Per la manovra è atteso un ritorno in commissione Bilancio al termine della discussione generale. Il governo sta valutando lo stralcio di un emendamento, approvato per errore durante la seduta notturna tra martedì e mercoledì, che stanzia 450 milioni in favore dei Comuni. La proposta, avanzata dal Pd, non ha però le coperture.
Così è spuntata nuovamente l’ipotesi di un “ritorno in Commissione per correzioni tecniche”. Non è solo una questione di coperture. Mancherebbero pezzi di emendamenti tali da stravolgere il senso dell’emendamento licenziato. Cose che succedono quando si arriva al 21 dicembre e la manovra non è stata approvata neppure da un ramo del Parlamento. Quest’anno il caos però ha superato l’immaginabile. E non è “pronta” neppure Giorgia Meloni. Ieri mattina, dopo che martedì pomeriggio era intervenuta di persona per stoppare il caso del condono penale per reati tributari e fiscali, la signora Presidente del Consiglio ha rinunciato a presiedere il Consiglio dei ministri. La motivazione ufficiale è ancora quella maledetta febbre che certo il ritmo degli impegni in queste settimane non aiuta a cacciare indietro. E però gli osservatori delle cose di palazzo non possono non notare come queste indisposizioni – febbre o meno – sopraggiungano proprio quando il gioco si fa duro. È successo due settimane fa ad Alicante per il vertice Euro-Med dopo il gelo diplomatico con Macron. È successo di nuovo ieri dopo 72 ore pazzesche in commissione Bilancio in cui è successo di tutto.

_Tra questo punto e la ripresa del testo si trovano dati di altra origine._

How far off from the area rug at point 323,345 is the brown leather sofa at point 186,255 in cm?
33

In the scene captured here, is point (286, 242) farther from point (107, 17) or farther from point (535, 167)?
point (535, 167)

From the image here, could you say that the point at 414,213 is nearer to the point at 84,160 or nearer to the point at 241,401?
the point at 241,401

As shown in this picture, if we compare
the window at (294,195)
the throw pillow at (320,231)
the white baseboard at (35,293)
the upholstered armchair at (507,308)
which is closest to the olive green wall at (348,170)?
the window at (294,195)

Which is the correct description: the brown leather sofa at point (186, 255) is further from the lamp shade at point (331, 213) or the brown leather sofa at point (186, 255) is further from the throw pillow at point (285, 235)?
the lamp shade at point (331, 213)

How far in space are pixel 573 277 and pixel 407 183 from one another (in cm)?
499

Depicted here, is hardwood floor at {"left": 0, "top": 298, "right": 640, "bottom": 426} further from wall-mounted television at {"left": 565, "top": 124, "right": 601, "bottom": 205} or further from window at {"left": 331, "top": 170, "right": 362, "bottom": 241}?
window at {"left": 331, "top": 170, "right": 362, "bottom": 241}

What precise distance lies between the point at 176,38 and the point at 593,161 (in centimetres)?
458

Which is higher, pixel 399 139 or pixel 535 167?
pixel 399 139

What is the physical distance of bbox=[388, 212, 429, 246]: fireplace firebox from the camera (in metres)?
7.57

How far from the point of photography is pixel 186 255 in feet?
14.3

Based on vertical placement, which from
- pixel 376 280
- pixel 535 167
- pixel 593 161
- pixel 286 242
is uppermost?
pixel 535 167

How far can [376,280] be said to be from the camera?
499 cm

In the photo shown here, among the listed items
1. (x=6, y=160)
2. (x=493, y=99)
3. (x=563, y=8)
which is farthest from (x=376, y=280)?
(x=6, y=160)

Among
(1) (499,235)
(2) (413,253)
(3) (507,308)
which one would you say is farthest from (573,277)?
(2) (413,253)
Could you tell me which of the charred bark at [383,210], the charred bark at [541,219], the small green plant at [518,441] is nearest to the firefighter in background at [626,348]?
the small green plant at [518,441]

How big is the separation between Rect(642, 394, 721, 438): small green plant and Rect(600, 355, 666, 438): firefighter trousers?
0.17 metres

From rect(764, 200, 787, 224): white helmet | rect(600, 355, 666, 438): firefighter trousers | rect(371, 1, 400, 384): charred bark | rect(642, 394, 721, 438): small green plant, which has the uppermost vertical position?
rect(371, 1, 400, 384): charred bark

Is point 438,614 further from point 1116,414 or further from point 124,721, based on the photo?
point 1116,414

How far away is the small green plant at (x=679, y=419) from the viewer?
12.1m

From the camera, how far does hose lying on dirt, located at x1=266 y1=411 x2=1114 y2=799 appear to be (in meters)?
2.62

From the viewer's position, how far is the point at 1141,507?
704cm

Colpa degli emendamenti selezionati che da 450 sono diventati meno di duecento. E delle risorse disponibili: erano stati previsti 400 milioni per i gruppi parlamentari. Ne sono rimasti 130 perché gli altri se li è presi il governo. Ma i parlamentari legano il proprio mandato proprio alla possibilità di rispondere, con la legge di bilancio, alle richieste del territorio. “Su ogni misura – racconta con amarezza un membro del governo – dal Pos ai contanti, dalle pensioni allo scudo penale per i reati tributari la maggioranza inizia che è d’accordo ma appena approfondisce il dossier si divide, si irrigidisce e non fa alcuno sforzo per ricucire. Ecco perché sono saltate molte norme”. È andata così col Pos, dove alla fine ha prevalso la linea del ministro Giorgetti rispettosa dei rilievi fatti a Bruxelles mentre Fratelli d’Italia voleva a tutti i costi levare l’obbligo. Anche solo per una cifra simbolica, “anche 10 euro” diceva qualche giorno fa il sottosegretario Fazzolari. È andata così sullo scudo penale. L’emendamento c’era, era scritto, portava la firma di tutti e tre i gruppi ma Tommaso Foti, capogruppo di Fratelli d’Italia se n’è uscito l’altra sera dicendo che era “la proposta di un singolo”. Cioè il viceministro Francesco Paolo Sisto di Forza Italia. Falso: “Era d’accordo anche il viceministro all’Economia Maurizio Leo di Fratelli d’Italia”.
La legge di bilancio sarà approvata. Tra il 23 e il 24 alla Camera. Probabilmente il 28 al Senato. In modo che Meloni possa affrontare la conferenza stampa di fine anno con il dossier chiuso. Ma in realtà se ne saranno aperti molti altri.